Kingsgrove Property Watch Q4 2013

The following report investigates the Kingsgrove areas residential property market. Located between the St George and Sydneys South-western regions the area has experienced strong enquiry from second home buyers and young professionals in the year to August 2013.

Houses experienced a spike in sales, with activity increasing by 14 per cent from August 2012 and reaching levels not seen since August 2010. Most house enquiry came from owner occupiers who looked to upgrade their accommodation while remaining in a central location. Unable to purchase in the Inner West, young families favoured Kingsgrove as a middle-ring location which offered good links to road and rail infrastructure while also providing shopping and recreation facilities.

The areas median house price rose since the start of 2012, closing the August 2013 period at $755,000. An eight per cent price rise in the 12 months to August pointed to strong competition over limited listings, where auction-driven bidding resulted in record prices.

The House Price Point chart (on the next page) highlighted growth in the $800,000 to $899,999 price bracket while the number of houses selling for $500,000 or less declined; the decline saw this price bracket contract from 35 per cent of transactions in August 2008 to six per cent for the corresponding 2013 period. Most houses transacted in the $700,000 to $799,999 price point, accounting for almost one third (32 per cent) of sales.

At the bottom end of the market a house on Kingsgroves Rosebank Avenue sold for $315,000 in March, while toward the top end a four-bedroom house on Westbrook Street, Beverly Hills sold for $1,300,000.

Unit activity increased markedly in the August 2013 half year, registering 104 transactions. Sales in Beverly Hills increased from 19 in the August 2012 half year to 43 in the current August period, while Kingsgrove sales increase by 11 transactions. Demand came from locals and inner city buyers seeking affordable accommodation close to transport routes. The largest concentration of sales occurred in buildings located within walking distance to the Beverly Hills train station.

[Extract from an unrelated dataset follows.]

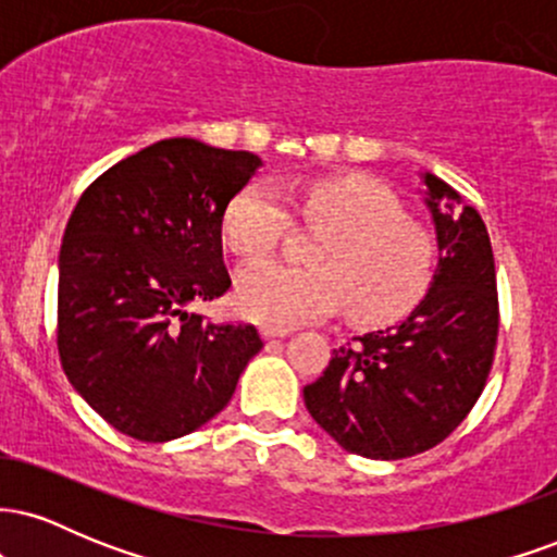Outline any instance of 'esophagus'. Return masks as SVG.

The median unit price recorded a 13.7 per cent rise from August 2012, closing the period at $455,500. The Unit Price Point chart exhibited contraction in the share of sales under $200,000 and in the $200,000 to $299,999 price point, together representing a total of 39 per cent of transactions in 2008 and only 13 per cent in the six months to August 2013. Stock included units in three-storey buildings, often on or close to main arteries, while villas and townhouses populated streets further away from the town centres.

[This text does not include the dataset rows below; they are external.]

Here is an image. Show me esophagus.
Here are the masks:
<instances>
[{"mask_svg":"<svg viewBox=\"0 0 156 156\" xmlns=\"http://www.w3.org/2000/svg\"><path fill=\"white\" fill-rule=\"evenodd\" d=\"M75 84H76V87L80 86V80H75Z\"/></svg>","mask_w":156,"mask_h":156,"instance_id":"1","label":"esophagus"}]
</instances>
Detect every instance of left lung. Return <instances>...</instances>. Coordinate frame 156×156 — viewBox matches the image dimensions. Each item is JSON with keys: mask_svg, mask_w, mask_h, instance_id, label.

The $600,000 to $699,999 price point registered large increases between August 2008 and the corresponding period in 2012, but showed no change in the 12 months to August 2013. The highest and lowest transactions were recorded in Roselands, with a duplex on Ridgewell Street selling for $750,000 in August, while toward the bottom end a unit on Chapel Street sold for $290,000 in April.

The rental market remained steady although recent evidence pointed to a softening in rent prices. In the 12 months to September 2013 the median rent price for a two-bedroom accommodation in the 2196 postcode (Roselands) increased by 2.9 per cent while the median rent in the 2209 postal area (Beverly Hills) climbed by 7.5 per cent. The areas rental vacancy remained low despite some tenants turning into home owners, recording a vacancy rate of 1.4 per cent or less in October (vacancy below three per cent is considered tight).

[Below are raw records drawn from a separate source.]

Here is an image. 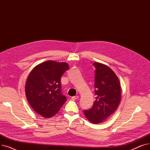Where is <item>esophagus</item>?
<instances>
[{
	"instance_id": "34e87169",
	"label": "esophagus",
	"mask_w": 150,
	"mask_h": 150,
	"mask_svg": "<svg viewBox=\"0 0 150 150\" xmlns=\"http://www.w3.org/2000/svg\"><path fill=\"white\" fill-rule=\"evenodd\" d=\"M78 98H79V97H78V96H74V97H72V99L74 100H75L78 99Z\"/></svg>"
}]
</instances>
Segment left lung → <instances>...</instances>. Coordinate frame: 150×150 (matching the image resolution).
Returning a JSON list of instances; mask_svg holds the SVG:
<instances>
[{
	"mask_svg": "<svg viewBox=\"0 0 150 150\" xmlns=\"http://www.w3.org/2000/svg\"><path fill=\"white\" fill-rule=\"evenodd\" d=\"M96 67V100L92 107L84 111L87 119L93 124L103 122L111 115L121 101V88L119 78L108 66L94 62Z\"/></svg>",
	"mask_w": 150,
	"mask_h": 150,
	"instance_id": "8db88e82",
	"label": "left lung"
}]
</instances>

The Suburb Performance chart above indicated a general increase in the median price of both attached and detached dwellings and an overall rise in activity. While house sales increased in Beverly Hills and Roselands, declines were recorded in Clemton Park and Kingsgrove. Unit activity increased sharply across all major suburbs, with Beverly Hills sales climbing by 126 per cent between the August 2012 half year and the corresponding period in 2013.